Mark Twain once said “The coldest winter I ever spent was a summer in San Francisco.” Yet, my recent trip to San Francisco was warm and sunny, recharging my dance teaching skills at the K-12 Dance: Standards in Action conference, hosted by the National Dance Education Organization (NDEO). This conference provided tools and strategies for implementing the new National Arts Core Standards (NCAS) in Dance.
I arrived late on a Friday night, ready to wrap my head around the new standards. To my delight, I found myself dancing with a room full of dance teachers early on Saturday morning. Through the NCAS website http://nationalartsstandards.org, I had learned that the new arts standards are founded on four Artistic Processes: (1) Creating, (2) Performing/ Presenting/ Producing, (2) Responding, and (3) Connecting. The first breakout session included practice and dialogue around creating and performing. The lesson prompt was Bella Lewitzky’s choreography Impressions #1 (Moore), dances inspired by the sculptures of Henry Moore. The second break out session continued with this prompt, addressing responding and connecting, pushing us to articulate our values through the language of the standards.
Several of the workshop facilitators who were also writers on the Cores Standards Dance Task Force, helped clarify the interpretation of the standards. For example, the term “performing” should be interpreted as embodying a movement idea, rather than performing on a stage. I recognized this process-oriented approach from The Understanding by Design (UbD) Framework, or backwards design, which all CoTA artists use to develop our collaborative projects. Coincidentally, UbD was also used to build the NCAS themselves, making them a perfect fit for CoTA.

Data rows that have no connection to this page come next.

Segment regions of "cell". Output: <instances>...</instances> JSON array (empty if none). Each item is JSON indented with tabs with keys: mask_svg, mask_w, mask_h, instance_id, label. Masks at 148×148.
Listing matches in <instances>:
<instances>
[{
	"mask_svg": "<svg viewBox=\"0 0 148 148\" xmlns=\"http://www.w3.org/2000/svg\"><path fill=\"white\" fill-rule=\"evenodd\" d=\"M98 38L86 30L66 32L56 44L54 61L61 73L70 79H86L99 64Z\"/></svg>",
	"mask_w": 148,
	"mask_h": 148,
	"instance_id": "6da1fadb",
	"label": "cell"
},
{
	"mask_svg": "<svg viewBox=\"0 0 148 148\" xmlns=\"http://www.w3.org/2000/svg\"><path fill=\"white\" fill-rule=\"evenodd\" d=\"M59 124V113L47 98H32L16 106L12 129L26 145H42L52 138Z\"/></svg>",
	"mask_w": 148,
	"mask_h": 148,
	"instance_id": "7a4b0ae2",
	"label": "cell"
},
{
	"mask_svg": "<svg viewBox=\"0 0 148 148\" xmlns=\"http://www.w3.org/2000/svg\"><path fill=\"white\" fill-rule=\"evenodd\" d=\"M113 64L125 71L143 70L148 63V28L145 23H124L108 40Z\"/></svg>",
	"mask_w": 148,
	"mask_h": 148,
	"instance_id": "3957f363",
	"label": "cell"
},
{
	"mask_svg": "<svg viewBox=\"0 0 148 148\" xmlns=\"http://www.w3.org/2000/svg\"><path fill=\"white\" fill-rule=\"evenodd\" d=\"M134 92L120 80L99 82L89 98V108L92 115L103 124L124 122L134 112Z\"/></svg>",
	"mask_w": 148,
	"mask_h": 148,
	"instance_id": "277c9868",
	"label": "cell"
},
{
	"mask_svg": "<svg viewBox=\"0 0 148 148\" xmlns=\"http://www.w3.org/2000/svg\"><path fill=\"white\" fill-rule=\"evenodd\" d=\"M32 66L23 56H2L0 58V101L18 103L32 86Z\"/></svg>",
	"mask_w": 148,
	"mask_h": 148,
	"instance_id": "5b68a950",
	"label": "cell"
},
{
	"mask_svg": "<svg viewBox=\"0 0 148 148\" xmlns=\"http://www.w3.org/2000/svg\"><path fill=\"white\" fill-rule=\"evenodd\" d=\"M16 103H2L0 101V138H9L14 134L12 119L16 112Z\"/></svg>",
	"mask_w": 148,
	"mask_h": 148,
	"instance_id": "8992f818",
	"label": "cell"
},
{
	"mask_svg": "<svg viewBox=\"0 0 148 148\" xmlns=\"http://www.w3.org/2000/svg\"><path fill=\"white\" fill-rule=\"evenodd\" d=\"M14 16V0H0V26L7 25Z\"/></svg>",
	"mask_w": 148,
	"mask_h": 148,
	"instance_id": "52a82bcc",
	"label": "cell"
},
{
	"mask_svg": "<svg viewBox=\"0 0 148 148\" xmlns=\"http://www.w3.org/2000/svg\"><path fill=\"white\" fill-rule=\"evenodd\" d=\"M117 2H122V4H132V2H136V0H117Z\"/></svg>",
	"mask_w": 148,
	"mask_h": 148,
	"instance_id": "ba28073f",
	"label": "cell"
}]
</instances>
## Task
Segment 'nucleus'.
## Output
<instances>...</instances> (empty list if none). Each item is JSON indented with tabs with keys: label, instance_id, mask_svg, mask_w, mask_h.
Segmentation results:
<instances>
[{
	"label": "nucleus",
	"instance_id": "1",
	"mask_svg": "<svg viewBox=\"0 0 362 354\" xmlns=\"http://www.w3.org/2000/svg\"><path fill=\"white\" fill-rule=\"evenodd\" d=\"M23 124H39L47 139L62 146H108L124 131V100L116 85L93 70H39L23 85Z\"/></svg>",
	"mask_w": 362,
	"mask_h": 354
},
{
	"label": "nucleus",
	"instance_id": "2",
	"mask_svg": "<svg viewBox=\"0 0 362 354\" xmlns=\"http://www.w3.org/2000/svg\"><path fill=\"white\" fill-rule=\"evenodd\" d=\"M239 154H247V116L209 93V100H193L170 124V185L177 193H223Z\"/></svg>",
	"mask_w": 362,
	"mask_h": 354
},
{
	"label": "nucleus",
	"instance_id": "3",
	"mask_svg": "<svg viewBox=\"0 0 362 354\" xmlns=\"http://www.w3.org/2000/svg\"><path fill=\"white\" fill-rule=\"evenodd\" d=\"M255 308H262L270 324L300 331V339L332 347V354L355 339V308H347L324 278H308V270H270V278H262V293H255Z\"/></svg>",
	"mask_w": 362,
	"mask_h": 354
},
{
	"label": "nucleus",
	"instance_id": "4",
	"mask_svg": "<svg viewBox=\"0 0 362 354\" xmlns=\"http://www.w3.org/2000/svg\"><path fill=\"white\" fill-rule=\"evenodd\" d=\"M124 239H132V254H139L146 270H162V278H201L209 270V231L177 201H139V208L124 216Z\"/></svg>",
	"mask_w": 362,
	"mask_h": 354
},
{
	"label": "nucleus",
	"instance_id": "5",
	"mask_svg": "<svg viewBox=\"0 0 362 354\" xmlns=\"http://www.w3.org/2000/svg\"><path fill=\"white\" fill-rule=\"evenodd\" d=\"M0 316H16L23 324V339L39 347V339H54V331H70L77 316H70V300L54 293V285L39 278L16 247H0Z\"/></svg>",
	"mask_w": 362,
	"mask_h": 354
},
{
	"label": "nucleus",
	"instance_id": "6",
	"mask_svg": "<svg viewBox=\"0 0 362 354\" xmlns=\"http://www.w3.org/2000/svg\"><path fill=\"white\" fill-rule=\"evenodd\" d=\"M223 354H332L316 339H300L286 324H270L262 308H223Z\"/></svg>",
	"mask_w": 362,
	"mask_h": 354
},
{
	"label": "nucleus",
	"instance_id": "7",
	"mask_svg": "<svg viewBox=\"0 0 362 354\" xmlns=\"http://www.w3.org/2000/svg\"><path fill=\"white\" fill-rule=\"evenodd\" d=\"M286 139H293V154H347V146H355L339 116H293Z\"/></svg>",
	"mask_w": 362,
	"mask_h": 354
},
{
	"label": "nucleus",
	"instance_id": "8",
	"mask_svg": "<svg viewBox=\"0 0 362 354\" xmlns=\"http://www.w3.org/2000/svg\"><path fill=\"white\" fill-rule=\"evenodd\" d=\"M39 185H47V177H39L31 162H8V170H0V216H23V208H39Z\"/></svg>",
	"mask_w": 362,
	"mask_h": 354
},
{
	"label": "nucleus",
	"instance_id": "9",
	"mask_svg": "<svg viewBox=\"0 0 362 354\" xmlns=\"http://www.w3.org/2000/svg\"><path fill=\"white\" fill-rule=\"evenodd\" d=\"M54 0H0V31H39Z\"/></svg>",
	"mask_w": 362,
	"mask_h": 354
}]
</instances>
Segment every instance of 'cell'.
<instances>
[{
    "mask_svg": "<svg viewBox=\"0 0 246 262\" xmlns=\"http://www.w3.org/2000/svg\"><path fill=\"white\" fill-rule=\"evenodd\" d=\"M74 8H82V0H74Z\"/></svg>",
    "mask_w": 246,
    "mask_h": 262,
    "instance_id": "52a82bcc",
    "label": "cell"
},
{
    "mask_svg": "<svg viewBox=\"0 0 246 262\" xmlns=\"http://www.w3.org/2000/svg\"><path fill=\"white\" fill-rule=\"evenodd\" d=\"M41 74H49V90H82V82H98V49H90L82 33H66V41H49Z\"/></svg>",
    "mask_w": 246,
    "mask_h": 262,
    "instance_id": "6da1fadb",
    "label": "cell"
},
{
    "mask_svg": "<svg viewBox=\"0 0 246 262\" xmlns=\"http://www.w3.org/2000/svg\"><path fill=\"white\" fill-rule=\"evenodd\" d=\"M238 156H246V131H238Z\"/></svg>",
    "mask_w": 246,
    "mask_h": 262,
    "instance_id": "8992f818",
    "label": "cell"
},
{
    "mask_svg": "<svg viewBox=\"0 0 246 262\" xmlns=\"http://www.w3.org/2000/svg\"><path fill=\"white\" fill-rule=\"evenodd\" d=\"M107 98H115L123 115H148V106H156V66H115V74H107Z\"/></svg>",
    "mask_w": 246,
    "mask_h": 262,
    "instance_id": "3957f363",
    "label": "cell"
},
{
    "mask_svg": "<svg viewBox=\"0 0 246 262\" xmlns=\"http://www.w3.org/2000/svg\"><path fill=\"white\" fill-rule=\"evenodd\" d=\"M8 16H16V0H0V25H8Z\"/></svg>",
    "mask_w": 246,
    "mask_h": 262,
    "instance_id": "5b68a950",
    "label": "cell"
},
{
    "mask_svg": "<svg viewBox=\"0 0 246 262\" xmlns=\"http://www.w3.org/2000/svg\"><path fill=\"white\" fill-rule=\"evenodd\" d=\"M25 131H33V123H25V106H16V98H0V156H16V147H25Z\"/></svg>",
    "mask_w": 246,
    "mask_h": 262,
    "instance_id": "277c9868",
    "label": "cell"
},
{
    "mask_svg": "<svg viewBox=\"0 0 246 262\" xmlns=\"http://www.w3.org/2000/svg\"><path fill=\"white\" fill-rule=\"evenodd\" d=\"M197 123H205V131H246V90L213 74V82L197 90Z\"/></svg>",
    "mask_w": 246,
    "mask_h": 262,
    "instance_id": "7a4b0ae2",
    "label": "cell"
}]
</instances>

One of the most inspirational presenters was scholar Rima Farber, chair of the Core Standards Dance Task Force. She urged us to experience movement ideas ourselves as we develop lessons for our students, before getting caught up in the standards. I joined the K-3 focus group she moderated, where we started talking about children’s development of personal boundaries. Several K-3 teachers coming from different parts of the country expressed similar concerns, which made me wonder about this generational phenomenon. How do we reach these children?
The theme of personal boundaries continued during another session with Kathy Ng, Director of Community Engagement at the Luna Dance Institute. She talked about “The Realities of NCAS Implementation in K-5 Urban Schools.” Her video documentation demonstrated how 3rd grade students in a diverse, urban school benefit from grounding movement warm-ups, helping them feel present in their personal space. With this foundation, they can build other skills such as collaboration, self-discipline and creative risk-taking.
The last day of the conference, we were provided with materials to make an art piece that connected our core values to the NCAS, CoTA-Project style. With that, I took a long walk around sunny San Francisco to take in what I had experienced. I am grateful to CoTA’s Dennis Doyle and Danielle Reo, and to Rising Arts Leaders who made it possible for me to attend this conference.